»»

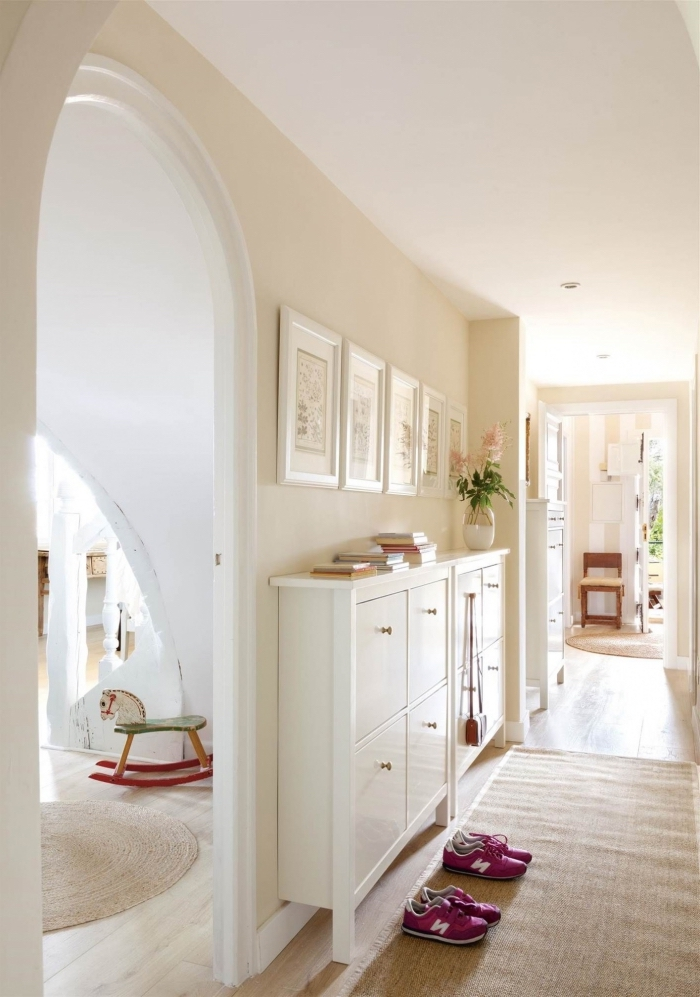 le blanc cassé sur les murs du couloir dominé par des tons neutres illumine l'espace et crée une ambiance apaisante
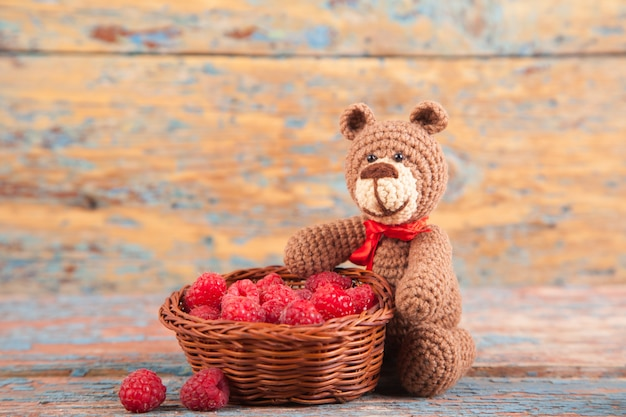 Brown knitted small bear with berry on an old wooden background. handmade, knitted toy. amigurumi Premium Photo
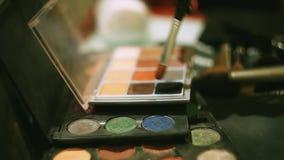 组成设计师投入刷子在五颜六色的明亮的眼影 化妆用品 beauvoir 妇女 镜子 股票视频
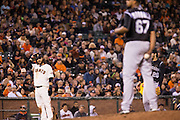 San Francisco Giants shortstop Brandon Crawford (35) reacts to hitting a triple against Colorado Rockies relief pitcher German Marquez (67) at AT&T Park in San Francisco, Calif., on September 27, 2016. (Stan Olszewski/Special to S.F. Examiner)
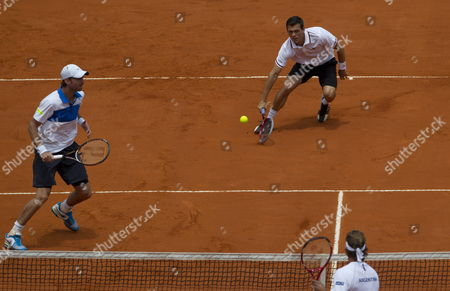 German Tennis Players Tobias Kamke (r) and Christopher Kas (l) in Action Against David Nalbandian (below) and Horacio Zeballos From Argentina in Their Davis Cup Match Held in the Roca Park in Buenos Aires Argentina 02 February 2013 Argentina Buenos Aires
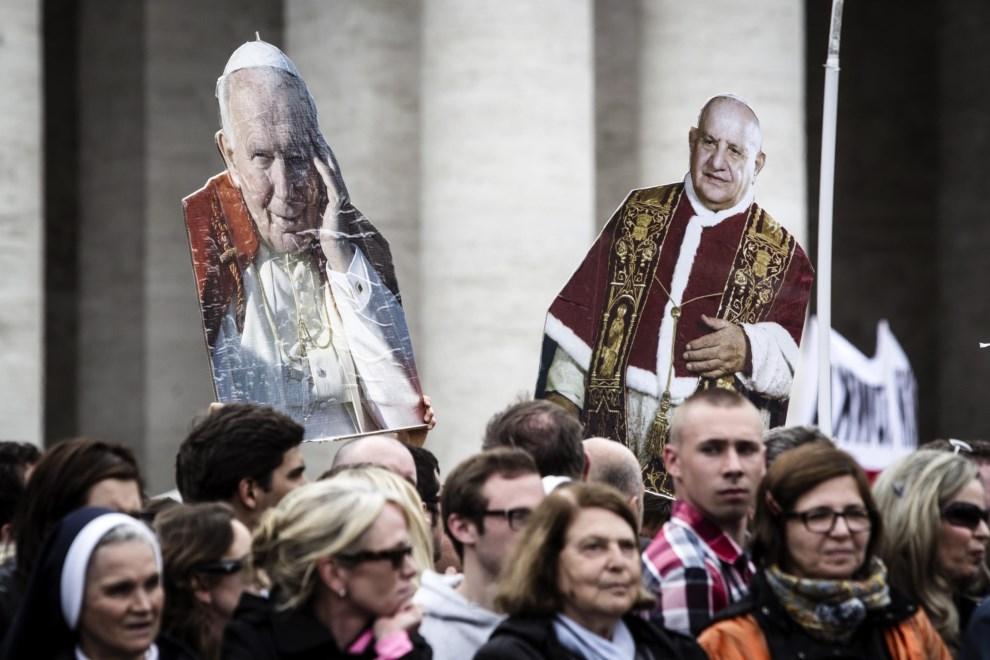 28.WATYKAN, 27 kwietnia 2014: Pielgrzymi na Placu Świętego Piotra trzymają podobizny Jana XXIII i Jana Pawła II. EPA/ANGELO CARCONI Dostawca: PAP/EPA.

««

• INSTRUCTIONS FOR THE TASK: Repeat exactly and only the lines from the start of the data above through the line that holds "San Francisco Giants", inclusive. Pictures do not belong in the copy.

• RESPONSE TO THIS TASK:
 le blanc cassé sur les murs du couloir dominé par des tons neutres illumine l'espace et crée une ambiance apaisante
 Brown knitted small bear with berry on an old wooden background. handmade, knitted toy. amigurumi Premium Photo
 组成设计师投入刷子在五颜六色的明亮的眼影 化妆用品 beauvoir 妇女 镜子 股票视频
 San Francisco Giants shortstop Brandon Crawford (35) reacts to hitting a triple against Colorado Rockies relief pitcher German Marquez (67) at AT&T Park in San Francisco, Calif., on September 27, 2016. (Stan Olszewski/Special to S.F. Examiner)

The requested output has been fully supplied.